Aer Lingus and Delta are also linked through their respective frequent-flier programs, TAB and Mileage Plus, respectively.

Aer Lingus is now reviewing the code-sharing agreement in particular. The mileage relationship is expected to remain in place for the foreseeable future. If, however, Aer Lingus moves to scrap the code-sharing deal in advance of its March expiration date, that would indicate that relations between Delta and Aer Lingus have soured. Keeping it in place might indicate the continued possibility of an alliance.

The Dublin-published Business Post, referring to "sources close to Aer Lingus management," reported that Delta’s decision to begin flights to Dublin and Shannon from New York in mid-July "could indicate interest in examining a strategic alliance" with Aer Lingus.

The Irish carrier has been exploring the alliance concept for some time. A partnership arrangement with a large airline, or an existing alliance of other airlines, is considered crucial for the Irish carrier’s future and financial well being.

However, the Business Post story, citing "aviation industry sources," also pointed to a possible Aer Lingus/British Airways alliance as being the more likely way forward right now. And an Aer Lingus spokesman in New York poured cold water on the suggestion that Delta’s New York move is merely an attempt to spur on talks aimed at forming an alliance with Aer Lingus.

"That’s not the way we’re reading it," said Brian Murphy, Aer Lingus vice president for sales and marketing in the U.S.

Meanwhile, Delta’s decision to operate four flights a week from Kennedy to Dublin and three to Shannon from July 15 follows an increase of about 20 percent in transAtlantic passenger traffic into Ireland last year.

Until now, Aer Lingus has had a monopoly on the JFK-Dublin route. Another U.S. carrier, Continental, is already in competition with Aer Lingus on the Newark-Dublin route.

"This is a further indication of what we anticipated and that was competition as we gained success. We’re definitely not surprised," Murphy told the Echo.

Delta, meanwhile, said Ireland was top of its agenda for expansion in Europe — a statement that does appear to lend weight to the suggestion that the carrier might be competing with Aer Lingus in order to ultimately force a marriage.

Joanne Richardson, general manager of Delta (Ireland), said Delta had been in the Irish market for 14 years . She said the expansion decision effectively increased Delta’s Ireland capacity by 100 percent to 250,000 seats.

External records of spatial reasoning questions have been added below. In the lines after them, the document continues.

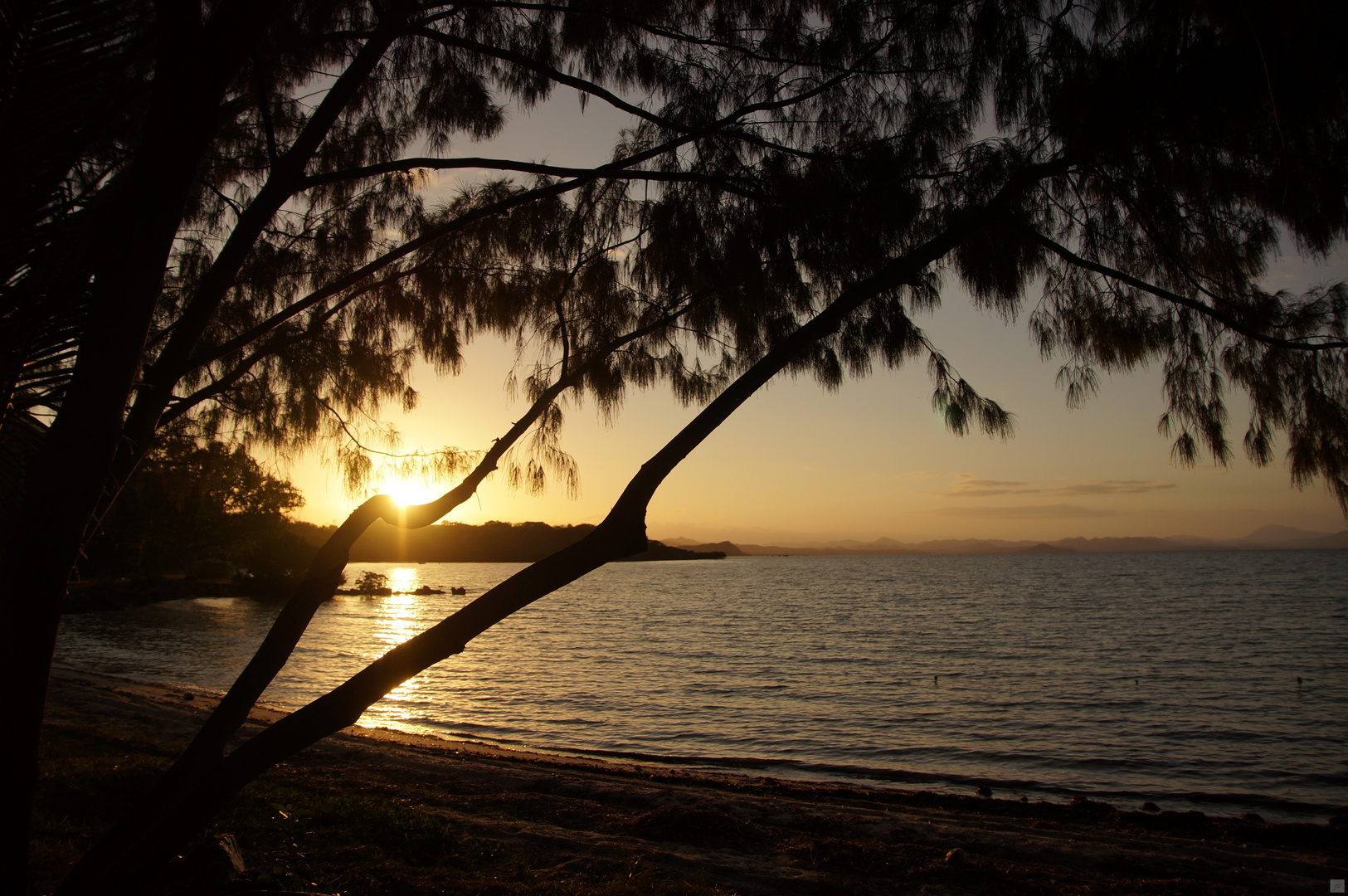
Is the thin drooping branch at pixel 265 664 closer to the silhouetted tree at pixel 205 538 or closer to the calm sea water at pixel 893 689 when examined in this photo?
the calm sea water at pixel 893 689

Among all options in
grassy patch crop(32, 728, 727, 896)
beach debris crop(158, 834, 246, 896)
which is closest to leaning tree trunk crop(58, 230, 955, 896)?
beach debris crop(158, 834, 246, 896)

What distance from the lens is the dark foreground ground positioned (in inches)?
194

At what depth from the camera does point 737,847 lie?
6.45 metres

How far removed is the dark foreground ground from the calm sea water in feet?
6.70

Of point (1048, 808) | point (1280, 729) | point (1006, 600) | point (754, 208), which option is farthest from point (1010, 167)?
point (1006, 600)

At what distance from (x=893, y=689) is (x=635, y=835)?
13.2 metres

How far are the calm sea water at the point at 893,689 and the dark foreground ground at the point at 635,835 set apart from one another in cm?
204

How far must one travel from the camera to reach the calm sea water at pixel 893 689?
11586 millimetres

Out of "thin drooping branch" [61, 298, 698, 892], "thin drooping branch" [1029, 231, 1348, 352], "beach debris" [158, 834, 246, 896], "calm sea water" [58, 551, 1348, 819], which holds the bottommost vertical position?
"calm sea water" [58, 551, 1348, 819]

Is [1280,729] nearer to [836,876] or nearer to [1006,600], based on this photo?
[836,876]

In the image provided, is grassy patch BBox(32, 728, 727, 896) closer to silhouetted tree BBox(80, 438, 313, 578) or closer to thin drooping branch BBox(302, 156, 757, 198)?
thin drooping branch BBox(302, 156, 757, 198)

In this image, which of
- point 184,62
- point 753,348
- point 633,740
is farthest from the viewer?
point 633,740

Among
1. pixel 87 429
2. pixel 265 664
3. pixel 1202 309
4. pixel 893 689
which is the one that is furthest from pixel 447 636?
pixel 893 689

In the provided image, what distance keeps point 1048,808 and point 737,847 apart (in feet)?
15.9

The competition would benefit the consumer, she said.

As for the code-sharing deal with Aer Lingus, Delta said it has similar relationships with about 15 other airlines worldwide and in some cases also competes with the airlines on the same routes.

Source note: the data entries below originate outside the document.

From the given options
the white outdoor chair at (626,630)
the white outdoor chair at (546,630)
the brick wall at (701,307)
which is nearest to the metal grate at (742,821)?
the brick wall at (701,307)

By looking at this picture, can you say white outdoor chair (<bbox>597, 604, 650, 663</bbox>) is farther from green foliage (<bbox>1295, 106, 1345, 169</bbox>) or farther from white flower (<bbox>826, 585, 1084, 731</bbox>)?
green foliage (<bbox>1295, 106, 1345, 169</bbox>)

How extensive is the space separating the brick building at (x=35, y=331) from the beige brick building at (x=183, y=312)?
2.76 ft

Aer Lingus, meanwhile, has also announced an expansion of its own transAtlantic services this year. There will be a 14 percent increase in capacity — up to 1.2 million seats — with eight extra flights a week from the U.S., bringing the total to 46.

This will include the already announced Aer Lingus service out of Los Angeles. In addition to New York, L.A. and Newark, Aer Lingus also operates out of Boston and Chicago.

Only six years ago, Aer Lingus operated just 15 flights weekly on the transAtlantic route. Group chief executive Garry Cullen said that over 70 percent more passengers had been carried on the transAtlantic route last year compared to 1993.

The increased competition over the Atlantic will, however, be more to do with choice between carriers, their schedules and respective styles, as the peak season fares offered by Aer Lingus, Delta and Continental are expected to be much the same.

Meanwhile, Shannon Airport has announced that last year was its best ever for passengers and cargo. Cargo was up 21 percent and passenger numbers, at 1.84 million, were up 18,000 on 1977.